→ WORK TO DO:
Return the listing word for word, as given.

→ DATA FOR THIS TASK:
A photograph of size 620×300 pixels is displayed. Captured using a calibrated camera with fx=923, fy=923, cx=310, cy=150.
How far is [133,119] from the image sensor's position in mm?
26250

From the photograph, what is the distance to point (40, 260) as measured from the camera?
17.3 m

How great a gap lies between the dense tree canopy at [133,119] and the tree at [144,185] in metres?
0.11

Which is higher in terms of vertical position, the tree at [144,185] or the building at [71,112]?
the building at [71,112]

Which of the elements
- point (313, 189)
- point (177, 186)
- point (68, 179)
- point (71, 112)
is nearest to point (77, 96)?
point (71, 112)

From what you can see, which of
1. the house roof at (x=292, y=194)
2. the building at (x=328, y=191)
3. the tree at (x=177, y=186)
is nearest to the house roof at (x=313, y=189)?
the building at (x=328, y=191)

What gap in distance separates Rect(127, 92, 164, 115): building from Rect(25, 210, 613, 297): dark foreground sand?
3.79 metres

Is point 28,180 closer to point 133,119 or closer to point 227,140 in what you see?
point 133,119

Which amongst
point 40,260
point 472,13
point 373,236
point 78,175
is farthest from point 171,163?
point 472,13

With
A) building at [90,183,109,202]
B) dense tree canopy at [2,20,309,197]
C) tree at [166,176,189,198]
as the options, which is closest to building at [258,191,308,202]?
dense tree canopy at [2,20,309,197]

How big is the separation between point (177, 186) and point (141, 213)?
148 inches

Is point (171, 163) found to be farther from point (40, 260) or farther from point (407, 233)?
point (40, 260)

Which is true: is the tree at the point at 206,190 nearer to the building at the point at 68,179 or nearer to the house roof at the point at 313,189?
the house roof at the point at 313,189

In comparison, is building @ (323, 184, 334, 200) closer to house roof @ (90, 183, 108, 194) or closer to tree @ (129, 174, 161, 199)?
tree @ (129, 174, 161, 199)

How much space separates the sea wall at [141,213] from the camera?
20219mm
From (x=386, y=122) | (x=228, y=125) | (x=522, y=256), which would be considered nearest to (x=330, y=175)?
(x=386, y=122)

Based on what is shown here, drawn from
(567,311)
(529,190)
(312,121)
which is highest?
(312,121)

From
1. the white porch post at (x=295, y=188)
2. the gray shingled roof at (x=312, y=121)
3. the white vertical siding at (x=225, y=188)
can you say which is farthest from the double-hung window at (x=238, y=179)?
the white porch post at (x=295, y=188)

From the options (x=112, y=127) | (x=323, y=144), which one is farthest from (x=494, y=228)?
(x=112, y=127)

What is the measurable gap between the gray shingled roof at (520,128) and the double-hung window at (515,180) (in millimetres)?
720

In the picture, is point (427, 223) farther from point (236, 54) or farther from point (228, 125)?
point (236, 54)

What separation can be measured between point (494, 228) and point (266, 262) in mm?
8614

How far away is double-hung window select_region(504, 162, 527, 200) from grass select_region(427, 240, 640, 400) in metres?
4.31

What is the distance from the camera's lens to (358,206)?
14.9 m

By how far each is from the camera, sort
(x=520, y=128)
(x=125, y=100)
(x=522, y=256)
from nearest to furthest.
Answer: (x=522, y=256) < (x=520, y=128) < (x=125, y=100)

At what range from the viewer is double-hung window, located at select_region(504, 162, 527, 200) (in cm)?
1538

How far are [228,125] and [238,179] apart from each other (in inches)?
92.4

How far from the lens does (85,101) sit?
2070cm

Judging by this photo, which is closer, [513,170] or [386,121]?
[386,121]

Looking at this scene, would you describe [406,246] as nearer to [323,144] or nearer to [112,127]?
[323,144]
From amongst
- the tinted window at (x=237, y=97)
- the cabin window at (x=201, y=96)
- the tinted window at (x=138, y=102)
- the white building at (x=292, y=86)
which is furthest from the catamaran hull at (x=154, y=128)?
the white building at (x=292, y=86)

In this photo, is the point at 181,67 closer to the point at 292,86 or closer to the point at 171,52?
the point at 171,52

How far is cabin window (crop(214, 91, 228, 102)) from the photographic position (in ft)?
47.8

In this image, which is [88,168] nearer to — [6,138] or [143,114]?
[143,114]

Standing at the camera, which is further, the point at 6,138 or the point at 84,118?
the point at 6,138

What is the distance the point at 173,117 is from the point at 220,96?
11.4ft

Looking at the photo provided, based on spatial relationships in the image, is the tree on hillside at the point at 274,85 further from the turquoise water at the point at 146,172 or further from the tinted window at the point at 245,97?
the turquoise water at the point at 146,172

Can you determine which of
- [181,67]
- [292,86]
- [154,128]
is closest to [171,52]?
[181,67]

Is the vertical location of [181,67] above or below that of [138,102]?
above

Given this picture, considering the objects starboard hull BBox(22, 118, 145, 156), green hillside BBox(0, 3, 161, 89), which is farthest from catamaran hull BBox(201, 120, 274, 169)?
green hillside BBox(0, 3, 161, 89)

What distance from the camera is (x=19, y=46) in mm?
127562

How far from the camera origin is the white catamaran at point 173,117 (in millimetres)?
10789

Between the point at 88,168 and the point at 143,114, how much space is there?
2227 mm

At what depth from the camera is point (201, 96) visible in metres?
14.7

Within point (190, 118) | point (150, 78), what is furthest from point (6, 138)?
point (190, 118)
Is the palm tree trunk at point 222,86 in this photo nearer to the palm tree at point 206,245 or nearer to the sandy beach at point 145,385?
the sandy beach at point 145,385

→ WRITTEN SOLUTION:
A photograph of size 620×300 pixels is displayed. Captured using a calibrated camera with fx=923, fy=923, cx=310, cy=150.
How far is [133,119] from the image sensor's position in mm?
26250

From the photograph, what is the distance to point (40, 260) as measured from the camera?
17.3 m

How great a gap lies between the dense tree canopy at [133,119] and the tree at [144,185] in metres?
0.11

Which is higher in terms of vertical position, the tree at [144,185] or the building at [71,112]?
the building at [71,112]

Which of the elements
- point (313, 189)
- point (177, 186)
- point (68, 179)
- point (71, 112)
is nearest to point (77, 96)?
point (71, 112)

From what you can see, which of
1. the house roof at (x=292, y=194)
2. the building at (x=328, y=191)
3. the tree at (x=177, y=186)
is nearest to the house roof at (x=313, y=189)?
the building at (x=328, y=191)

What gap in distance separates Rect(127, 92, 164, 115): building from Rect(25, 210, 613, 297): dark foreground sand?
3.79 metres

Is point 28,180 closer to point 133,119 or closer to point 227,140 in what you see?
point 133,119

Which amongst
point 40,260
point 472,13
point 373,236
point 78,175
is farthest from point 171,163?
point 472,13

With
A) building at [90,183,109,202]
B) dense tree canopy at [2,20,309,197]
C) tree at [166,176,189,198]
as the options, which is closest to building at [258,191,308,202]?
dense tree canopy at [2,20,309,197]

How big is the separation between point (177, 186) and point (141, 213)?
148 inches

Is point (171, 163) found to be farther from point (40, 260) or farther from point (407, 233)?
point (40, 260)

Which is true: is the tree at the point at 206,190 nearer to the building at the point at 68,179 or nearer to the house roof at the point at 313,189?
the house roof at the point at 313,189

In comparison, is building @ (323, 184, 334, 200) closer to house roof @ (90, 183, 108, 194) or closer to tree @ (129, 174, 161, 199)?
tree @ (129, 174, 161, 199)

How much space separates the sea wall at [141,213] from the camera?
20219mm
From (x=386, y=122) | (x=228, y=125) | (x=522, y=256), which would be considered nearest to (x=330, y=175)?
(x=386, y=122)

Based on what is shown here, drawn from
(567,311)
(529,190)
(312,121)
which is highest?
(312,121)

From
1. the white porch post at (x=295, y=188)
2. the gray shingled roof at (x=312, y=121)
3. the white vertical siding at (x=225, y=188)
can you say which is farthest from the double-hung window at (x=238, y=179)?
the white porch post at (x=295, y=188)

From the options (x=112, y=127) | (x=323, y=144), which one is farthest from (x=494, y=228)?
(x=112, y=127)

What is the measurable gap between the gray shingled roof at (520,128) and the double-hung window at (515,180) (in millimetres)?
720

In the picture, is point (427, 223) farther from point (236, 54) or farther from point (228, 125)?
point (236, 54)

What separation can be measured between point (494, 228) and point (266, 262) in mm?
8614

How far away is double-hung window select_region(504, 162, 527, 200) from grass select_region(427, 240, 640, 400) in metres?
4.31

What is the distance from the camera's lens to (358,206)?
14.9 m

By how far each is from the camera, sort
(x=520, y=128)
(x=125, y=100)
(x=522, y=256)
from nearest to furthest.
Answer: (x=522, y=256) < (x=520, y=128) < (x=125, y=100)

At what range from the viewer is double-hung window, located at select_region(504, 162, 527, 200) (in cm)?
1538

How far are [228,125] and [238,179] apart from each other (in inches)?
92.4

How far from the lens does (85,101) sit?
2070cm

Judging by this photo, which is closer, [513,170] or [386,121]?
[386,121]

Looking at this scene, would you describe [406,246] as nearer to [323,144] or nearer to [112,127]?
[323,144]
From amongst
- the tinted window at (x=237, y=97)
- the cabin window at (x=201, y=96)
- the tinted window at (x=138, y=102)
- the white building at (x=292, y=86)
which is furthest from the catamaran hull at (x=154, y=128)?
the white building at (x=292, y=86)

In this photo, is the point at 181,67 closer to the point at 292,86 or closer to the point at 171,52?
the point at 171,52

How far is cabin window (crop(214, 91, 228, 102)) from the photographic position (in ft)?
47.8

In this image, which is [88,168] nearer to — [6,138] or [143,114]?
[143,114]

Standing at the camera, which is further, the point at 6,138 or the point at 84,118?
the point at 6,138

What is the distance the point at 173,117 is from the point at 220,96?
11.4ft

Looking at the photo provided, based on spatial relationships in the image, is the tree on hillside at the point at 274,85 further from the turquoise water at the point at 146,172 or further from the tinted window at the point at 245,97?
the turquoise water at the point at 146,172

Can you determine which of
- [181,67]
- [292,86]
- [154,128]
is closest to [171,52]?
[181,67]

Is the vertical location of [181,67] above or below that of [138,102]?
above

Given this picture, considering the objects starboard hull BBox(22, 118, 145, 156), green hillside BBox(0, 3, 161, 89), which is farthest from catamaran hull BBox(201, 120, 274, 169)?
green hillside BBox(0, 3, 161, 89)

What distance from the camera is (x=19, y=46) in mm?
127562

How far from the camera origin is the white catamaran at point 173,117 (in millimetres)?
10789

Between the point at 88,168 and the point at 143,114, how much space is there?
2227 mm

At what depth from the camera is point (201, 96) visible in metres?
14.7

Within point (190, 118) | point (150, 78), what is furthest from point (6, 138)?
point (190, 118)
Is the palm tree trunk at point 222,86 in this photo nearer to the palm tree at point 206,245 or nearer to the sandy beach at point 145,385?
the sandy beach at point 145,385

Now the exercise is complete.